“Alguien contó que en Nueva York, Disco Sally ha dejado de bailar”
- Fangoria’s Disco Sally

In the height of the disco era, nightclubs popped up on every corner, giving music lovers a place to dance and let loose. Sally had been to all of them in New York. All she wanted was to escape the mundane life that had numbed her spirit.

She danced. She drank.

None of them felt like home.

Each new club looked like the last. Gay men in either drag or leather. Straight men in leisure suits. It wasn’t like she was looking for a fling, though each night she was propositioned. And every time, she rejected the offers of a good time.

Sally danced.

Loved to dance. Loved to get lost in the music and entranced by the lights above and below her feet. Yet over the past year, her attitude about it was lackluster. But still she showed her face every Friday and Saturday night with her faithful and best friend, Stephen.

It was late spring of ’77 on a Saturday night when the proposition for something new presented its self. A man name Joseph Springer entered the club Sally and Stephen frequented. They were on the dance floor, grooving to the popular tracks, in their untraditional peacock—feathered masks, boas, and sequins that caught the light just right.

Both were tapped on the shoulder by a man they had never met, who wiggled his finger and directed them off the floor. He handed them a golden ticket to Discoland.

Lights.
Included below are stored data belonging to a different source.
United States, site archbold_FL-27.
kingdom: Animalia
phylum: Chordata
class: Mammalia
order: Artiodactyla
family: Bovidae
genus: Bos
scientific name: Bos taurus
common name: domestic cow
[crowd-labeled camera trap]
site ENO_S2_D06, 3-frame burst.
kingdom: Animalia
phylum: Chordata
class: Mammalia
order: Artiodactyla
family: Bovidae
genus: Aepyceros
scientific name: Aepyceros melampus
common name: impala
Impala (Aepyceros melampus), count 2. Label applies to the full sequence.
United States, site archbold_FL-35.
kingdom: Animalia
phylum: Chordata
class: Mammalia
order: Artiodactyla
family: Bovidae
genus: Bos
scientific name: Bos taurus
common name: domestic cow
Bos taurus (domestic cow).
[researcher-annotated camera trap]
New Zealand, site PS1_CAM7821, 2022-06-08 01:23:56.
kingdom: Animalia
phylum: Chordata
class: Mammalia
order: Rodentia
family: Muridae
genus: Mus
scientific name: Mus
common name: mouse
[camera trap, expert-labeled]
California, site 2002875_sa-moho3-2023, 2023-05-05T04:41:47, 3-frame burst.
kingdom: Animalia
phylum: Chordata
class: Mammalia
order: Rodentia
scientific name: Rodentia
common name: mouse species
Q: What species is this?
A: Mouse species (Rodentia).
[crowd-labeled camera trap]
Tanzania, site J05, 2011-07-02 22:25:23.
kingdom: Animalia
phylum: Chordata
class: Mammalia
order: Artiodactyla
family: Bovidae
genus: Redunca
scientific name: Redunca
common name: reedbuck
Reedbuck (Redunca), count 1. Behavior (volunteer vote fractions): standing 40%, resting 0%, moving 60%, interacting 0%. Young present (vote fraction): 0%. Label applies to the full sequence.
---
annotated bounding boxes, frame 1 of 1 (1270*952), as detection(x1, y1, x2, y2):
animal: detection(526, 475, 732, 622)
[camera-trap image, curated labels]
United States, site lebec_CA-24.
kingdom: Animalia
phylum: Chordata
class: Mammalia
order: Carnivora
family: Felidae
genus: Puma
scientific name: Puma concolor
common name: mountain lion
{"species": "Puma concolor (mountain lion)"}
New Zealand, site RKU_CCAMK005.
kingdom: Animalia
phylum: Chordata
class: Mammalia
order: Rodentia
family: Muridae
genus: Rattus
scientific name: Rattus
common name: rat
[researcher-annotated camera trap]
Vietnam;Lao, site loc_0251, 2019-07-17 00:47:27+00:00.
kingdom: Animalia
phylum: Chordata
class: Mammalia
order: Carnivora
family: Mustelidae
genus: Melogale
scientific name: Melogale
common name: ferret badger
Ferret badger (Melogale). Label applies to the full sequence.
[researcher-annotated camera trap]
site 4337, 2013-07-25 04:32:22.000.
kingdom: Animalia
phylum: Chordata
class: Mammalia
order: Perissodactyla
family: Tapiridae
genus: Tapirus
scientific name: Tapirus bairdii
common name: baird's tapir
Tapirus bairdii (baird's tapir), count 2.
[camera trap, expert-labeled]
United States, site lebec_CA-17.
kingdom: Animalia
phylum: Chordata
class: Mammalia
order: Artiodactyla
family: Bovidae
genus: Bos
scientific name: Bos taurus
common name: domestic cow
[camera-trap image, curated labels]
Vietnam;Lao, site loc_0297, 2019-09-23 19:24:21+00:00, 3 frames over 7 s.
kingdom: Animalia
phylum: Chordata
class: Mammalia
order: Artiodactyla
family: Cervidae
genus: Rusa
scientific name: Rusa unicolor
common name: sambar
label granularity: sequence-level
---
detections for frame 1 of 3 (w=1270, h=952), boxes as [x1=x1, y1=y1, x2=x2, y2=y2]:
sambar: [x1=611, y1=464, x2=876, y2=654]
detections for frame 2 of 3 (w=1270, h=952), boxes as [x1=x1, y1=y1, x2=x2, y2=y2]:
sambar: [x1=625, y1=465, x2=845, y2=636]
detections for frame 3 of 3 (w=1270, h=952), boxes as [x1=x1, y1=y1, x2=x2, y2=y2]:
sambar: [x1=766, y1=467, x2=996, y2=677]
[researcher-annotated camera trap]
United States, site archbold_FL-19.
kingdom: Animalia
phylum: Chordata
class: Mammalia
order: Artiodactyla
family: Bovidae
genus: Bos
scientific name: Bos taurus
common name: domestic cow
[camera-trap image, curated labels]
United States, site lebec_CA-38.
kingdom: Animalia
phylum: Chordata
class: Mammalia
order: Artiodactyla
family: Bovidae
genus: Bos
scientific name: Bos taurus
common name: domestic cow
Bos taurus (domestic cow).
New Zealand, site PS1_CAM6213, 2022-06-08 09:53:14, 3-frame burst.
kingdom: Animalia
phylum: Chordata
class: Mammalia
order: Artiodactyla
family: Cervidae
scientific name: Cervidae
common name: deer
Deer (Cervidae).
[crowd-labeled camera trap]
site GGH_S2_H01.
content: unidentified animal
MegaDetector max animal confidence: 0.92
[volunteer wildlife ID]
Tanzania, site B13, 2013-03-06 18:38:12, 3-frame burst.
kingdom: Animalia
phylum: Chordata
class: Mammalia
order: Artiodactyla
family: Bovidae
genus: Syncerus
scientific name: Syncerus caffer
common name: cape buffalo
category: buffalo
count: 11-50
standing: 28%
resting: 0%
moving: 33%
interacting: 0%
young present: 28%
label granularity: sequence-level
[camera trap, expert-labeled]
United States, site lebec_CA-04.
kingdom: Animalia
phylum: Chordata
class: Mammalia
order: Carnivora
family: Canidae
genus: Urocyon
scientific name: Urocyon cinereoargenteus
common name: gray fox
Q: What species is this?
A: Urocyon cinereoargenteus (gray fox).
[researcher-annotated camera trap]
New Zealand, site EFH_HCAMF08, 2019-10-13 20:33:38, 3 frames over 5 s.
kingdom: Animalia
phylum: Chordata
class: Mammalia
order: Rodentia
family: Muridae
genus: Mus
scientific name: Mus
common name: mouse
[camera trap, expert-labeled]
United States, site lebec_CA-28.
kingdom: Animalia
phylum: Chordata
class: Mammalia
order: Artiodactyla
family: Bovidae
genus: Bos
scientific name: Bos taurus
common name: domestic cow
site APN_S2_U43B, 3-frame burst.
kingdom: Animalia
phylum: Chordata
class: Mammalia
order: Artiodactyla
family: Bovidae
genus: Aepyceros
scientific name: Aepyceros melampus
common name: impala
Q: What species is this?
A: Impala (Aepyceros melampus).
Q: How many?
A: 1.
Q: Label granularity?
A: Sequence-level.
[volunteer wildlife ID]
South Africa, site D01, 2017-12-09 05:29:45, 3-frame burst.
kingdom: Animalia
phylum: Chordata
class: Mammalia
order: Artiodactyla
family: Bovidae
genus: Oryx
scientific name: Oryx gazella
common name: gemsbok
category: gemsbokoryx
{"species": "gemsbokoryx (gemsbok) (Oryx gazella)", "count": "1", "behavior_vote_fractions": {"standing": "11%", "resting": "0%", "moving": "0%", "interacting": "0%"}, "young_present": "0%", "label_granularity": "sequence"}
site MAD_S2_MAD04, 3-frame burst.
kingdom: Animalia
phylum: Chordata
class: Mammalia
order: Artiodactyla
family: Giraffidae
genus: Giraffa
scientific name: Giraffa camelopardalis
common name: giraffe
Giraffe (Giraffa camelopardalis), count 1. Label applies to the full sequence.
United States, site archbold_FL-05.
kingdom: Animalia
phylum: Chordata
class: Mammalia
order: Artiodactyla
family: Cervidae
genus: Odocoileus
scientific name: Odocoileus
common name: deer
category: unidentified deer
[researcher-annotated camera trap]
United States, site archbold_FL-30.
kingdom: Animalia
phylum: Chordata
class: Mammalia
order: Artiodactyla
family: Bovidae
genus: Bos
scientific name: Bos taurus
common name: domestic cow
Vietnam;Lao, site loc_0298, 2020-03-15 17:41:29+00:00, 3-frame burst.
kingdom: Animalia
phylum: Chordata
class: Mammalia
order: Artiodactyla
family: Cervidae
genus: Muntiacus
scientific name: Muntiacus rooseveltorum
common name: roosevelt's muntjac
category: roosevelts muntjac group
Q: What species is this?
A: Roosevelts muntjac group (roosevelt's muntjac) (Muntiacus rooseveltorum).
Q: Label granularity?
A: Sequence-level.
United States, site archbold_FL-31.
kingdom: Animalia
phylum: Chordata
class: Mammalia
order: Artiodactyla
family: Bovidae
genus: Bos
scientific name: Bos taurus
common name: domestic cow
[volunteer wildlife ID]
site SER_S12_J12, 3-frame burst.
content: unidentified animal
Glamour. Glitz. That’s what Discoland promised.

“We’ve done them all before,” Stephen said, almost yelling over the music. “What’s so special about your club?”

“Besides the fact that ninety-eight percent of this crowd wouldn’t get in?” Joseph said, leaning in to talk directly into his ear. He took Stephen’s hand to shake then walked away. “I’ll see you there.”

When Stephen opened his hand, inside his palm was a little baggy filled with white pills. “Shit. We just scored.”

A turned up nose was all Sally could muster, not one to change her mental state by taking drugs. She’d rather just be high on the music, though it was becoming more and more difficult for that to happen in the sea of polyester and floral prints around them.

“Want some?” Stephen asked, holding up the baggy like dangling a carrot in front of a horse.

“Pass,” she said. “But if you want to check out that club, let’s grab a cab and blow this popsicle stand.”

“I’d rather blow that sexy beast of a man walking this way.” Stephen had turned his attention to dance floor where a man wearing a a sky blue leisure suit and white shirt opened at the neck, unbuttoned down to his hairy chest with a gold necklace with pendent in the shape of an Italian twisted horn dangling in the bush.

Sally rolled her eyes as the man joined them.

“Aren’t you a vision of divineness,” he said, staring at Stephen.

“Thank you,” Sally answered in a condescending tone. “And this is my Stephen.” She wasn’t always such a bitch, but this night had already begun to wear on her.

“Georgie.” He held out his hand to Stephen, who was giddier than a school girl with a crush.

“Hi, handsome.” Stephen didn’t even confer before asking, “We’re heading to a new club downtown. Want to come with us, see what’s the vibe?”

“I’ll cum with you anywhere.” He emphasized the wrong connotation of the word, though for him it was correct.

Again, Sally rolled her eyes as she pulled Stephen’s hand and dragged him out of the club and onto the busy streets of Saturday night in New York City. She hailed a cab while Stephen and Georgie gave googly eyes to each other. The three of them piled in the backseat when it arrived, though there wasn’t much room when the two men began pawing each other.